Par courriel du 16 juin 2021, Monsieur … soumit, auprès du ministère, une demande de remboursement des frais de scolarité pour ses deux enfants, … et …, à l’école internationale de … au …, pour le premier trimestre de l’année scolaire 2021/2022.

Par courriel du 30 juin 2021, l’agent en charge de son dossier auprès du ministère informa Monsieur … que sa demande de remboursement des frais de scolarité ne saurait être accueillie, dans les termes suivants :

« (…) Ce département se réfère à ses récentes discussions avec les juristes du Ministère de la Fonction publique et de la Réforme administrative dans le cadre de la réforme du cadre légal du statut financier, et plus précisément les droits aux indemnités et accessoires d’un agent en poste en congé sans traitement.

Il s’avère donc que ce Département doit proratiser les avantages en fonction de la tâche de l’agent. Or, comme tu n’exerces pas de tâche, ni complète ni partielle, mais que tu es en congé sans traitement à 100%, un remboursement des frais de scolarité pour tes enfants ne peut être accordée. Nous sommes en train de vérifier avec les juristes si nous pouvons émettre une dispense de remboursement des frais scolaires pour l’année 2020-2021 et te tiendrons évidemment au courant des suites. (…) ».

Par courriel du 17 novembre 2021, Monsieur … soumit, auprès du ministère, une deuxième demande de remboursement des frais de scolarité pour ses deux enfants, … et …, à l’école internationale de … au …, pour le reste de l’année scolaire 2021/2022.

Monsieur … adressa un courriel de rappel au ministère en date du 6 janvier 2022 afin de s’enquérir de ses demandes de remboursement des frais de scolarité des 16 juin et 17 novembre 2021.

+ + + + + + +

◆ CONSIGNES ◆
[1] Relevez toutes les dates de courriels mentionnées dans le texte sur le remboursement des frais de scolarité.
[2] Rédigez la suite du texte sur le remboursement des frais de scolarité, à partir de sa dernière phrase.
Les enregistrements ci-après proviennent d’une autre source.

(Lignes d’un jeu de données)
+ + + + + + +

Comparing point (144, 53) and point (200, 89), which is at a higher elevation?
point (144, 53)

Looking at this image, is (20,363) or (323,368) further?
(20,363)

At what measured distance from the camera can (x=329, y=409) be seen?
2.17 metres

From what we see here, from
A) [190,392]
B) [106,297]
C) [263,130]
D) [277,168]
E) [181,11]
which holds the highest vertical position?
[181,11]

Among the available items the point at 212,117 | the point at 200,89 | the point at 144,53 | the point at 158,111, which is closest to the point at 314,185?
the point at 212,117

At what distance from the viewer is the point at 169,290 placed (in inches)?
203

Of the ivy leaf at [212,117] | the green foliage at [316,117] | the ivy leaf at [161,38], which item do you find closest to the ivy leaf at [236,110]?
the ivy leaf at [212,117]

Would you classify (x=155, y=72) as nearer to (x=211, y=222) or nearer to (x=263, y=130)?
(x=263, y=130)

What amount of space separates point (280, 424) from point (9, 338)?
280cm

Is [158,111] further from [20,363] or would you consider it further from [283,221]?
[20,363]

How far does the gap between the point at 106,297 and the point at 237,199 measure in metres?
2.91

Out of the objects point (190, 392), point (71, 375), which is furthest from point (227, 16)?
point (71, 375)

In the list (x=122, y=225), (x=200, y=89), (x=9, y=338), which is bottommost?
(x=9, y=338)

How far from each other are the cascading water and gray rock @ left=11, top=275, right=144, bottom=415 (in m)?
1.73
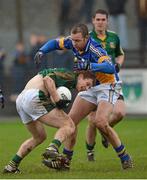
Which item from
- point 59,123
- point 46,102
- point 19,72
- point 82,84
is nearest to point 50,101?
point 46,102

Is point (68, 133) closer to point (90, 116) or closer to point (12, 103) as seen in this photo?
point (90, 116)

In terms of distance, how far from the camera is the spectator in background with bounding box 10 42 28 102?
2491 cm

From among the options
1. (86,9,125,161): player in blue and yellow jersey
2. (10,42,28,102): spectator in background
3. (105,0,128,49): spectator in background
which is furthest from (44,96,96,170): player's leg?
(105,0,128,49): spectator in background

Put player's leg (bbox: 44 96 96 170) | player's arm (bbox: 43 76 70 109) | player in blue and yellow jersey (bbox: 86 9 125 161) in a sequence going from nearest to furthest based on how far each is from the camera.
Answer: player's arm (bbox: 43 76 70 109)
player's leg (bbox: 44 96 96 170)
player in blue and yellow jersey (bbox: 86 9 125 161)

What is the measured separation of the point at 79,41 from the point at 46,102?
3.33 ft

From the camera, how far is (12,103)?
25.0 meters

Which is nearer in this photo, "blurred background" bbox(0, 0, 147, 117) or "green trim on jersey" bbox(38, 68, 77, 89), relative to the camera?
"green trim on jersey" bbox(38, 68, 77, 89)

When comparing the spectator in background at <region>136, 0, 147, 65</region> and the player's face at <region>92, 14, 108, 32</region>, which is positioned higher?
the player's face at <region>92, 14, 108, 32</region>

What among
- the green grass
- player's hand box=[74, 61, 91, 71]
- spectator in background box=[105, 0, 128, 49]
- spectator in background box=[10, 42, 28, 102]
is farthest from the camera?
spectator in background box=[105, 0, 128, 49]

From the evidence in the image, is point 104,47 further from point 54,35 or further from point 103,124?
point 54,35

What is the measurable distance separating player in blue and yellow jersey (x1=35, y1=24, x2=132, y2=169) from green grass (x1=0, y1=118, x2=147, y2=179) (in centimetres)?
26

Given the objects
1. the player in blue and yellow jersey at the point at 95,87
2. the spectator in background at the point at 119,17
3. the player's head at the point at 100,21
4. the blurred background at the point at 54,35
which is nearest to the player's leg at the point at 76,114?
the player in blue and yellow jersey at the point at 95,87

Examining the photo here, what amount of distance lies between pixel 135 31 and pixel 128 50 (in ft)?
2.16

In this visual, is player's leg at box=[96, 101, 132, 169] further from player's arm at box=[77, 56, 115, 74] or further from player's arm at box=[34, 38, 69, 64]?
player's arm at box=[34, 38, 69, 64]
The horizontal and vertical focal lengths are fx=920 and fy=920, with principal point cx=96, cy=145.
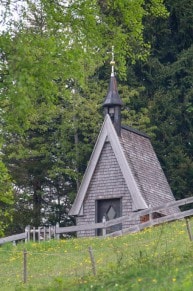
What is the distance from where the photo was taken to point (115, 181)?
34.0 meters

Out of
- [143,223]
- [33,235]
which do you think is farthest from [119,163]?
[33,235]

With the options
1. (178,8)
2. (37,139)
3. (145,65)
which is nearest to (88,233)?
(37,139)

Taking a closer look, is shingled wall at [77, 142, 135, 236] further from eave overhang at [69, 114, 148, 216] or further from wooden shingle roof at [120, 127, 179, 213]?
wooden shingle roof at [120, 127, 179, 213]

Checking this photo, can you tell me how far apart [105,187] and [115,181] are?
0.47 metres

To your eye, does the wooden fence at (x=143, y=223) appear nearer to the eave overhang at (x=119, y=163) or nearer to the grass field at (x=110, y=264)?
the eave overhang at (x=119, y=163)

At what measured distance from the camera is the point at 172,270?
53.6 ft

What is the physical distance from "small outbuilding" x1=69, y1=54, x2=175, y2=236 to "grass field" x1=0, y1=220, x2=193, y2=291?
410cm

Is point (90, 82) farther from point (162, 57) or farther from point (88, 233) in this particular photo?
point (88, 233)

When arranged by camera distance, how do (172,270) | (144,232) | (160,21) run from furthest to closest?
(160,21) < (144,232) < (172,270)

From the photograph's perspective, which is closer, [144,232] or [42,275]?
[42,275]

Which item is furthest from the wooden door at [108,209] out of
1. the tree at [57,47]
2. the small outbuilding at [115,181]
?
the tree at [57,47]

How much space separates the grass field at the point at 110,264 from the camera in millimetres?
16062

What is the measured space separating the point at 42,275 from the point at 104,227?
397 inches

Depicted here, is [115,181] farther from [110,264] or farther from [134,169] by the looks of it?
[110,264]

+ + + + + + +

◆ RÉSULTATS ATTENDUS ◆
[1]
16 juin 2021
30 juin 2021
17 novembre 2021
6 janvier 2022

[2]
Par courrier daté au 13 janvier 2022, transmis par courriel du 19 janvier 2022, le ministre des Affaires étrangères et européennes sollicita auprès du ministre des Finances l’accord de refuser les demandes de remboursement des frais de scolarité de Monsieur …, le courrier étant libellé comme suit :

« (…) Objet : Statut financier des missions diplomatiques à l’étranger Demande de remboursement des frais exceptionnels de scolarité de Monsieur … Conformément aux dispositions de l’article 4 du règlement grand-ducal du 1er août 1988 fixant le statut financier des missions diplomatiques et consulaires à l’étranger et de leurs agents, je me propose de refuser de verser à Monsieur … le montant remboursable au titre des frais exceptionnels de scolarité exposés pour l’année scolaire 2021/2022, vu l’absence d’exercice d’une tâche complète ou partielle de l’agent.

Depuis le 1er mars 2020 l’agent est en congé sans traitement à 100%, de ce fait un remboursement des frais de scolarité pour les enfants de Monsieur … ne peut plus être accordé.

Je vous saurais gré de bien vouloir marquer votre accord, comme le prévoit l’article 4 dont il est question ci-dessus. (…) ».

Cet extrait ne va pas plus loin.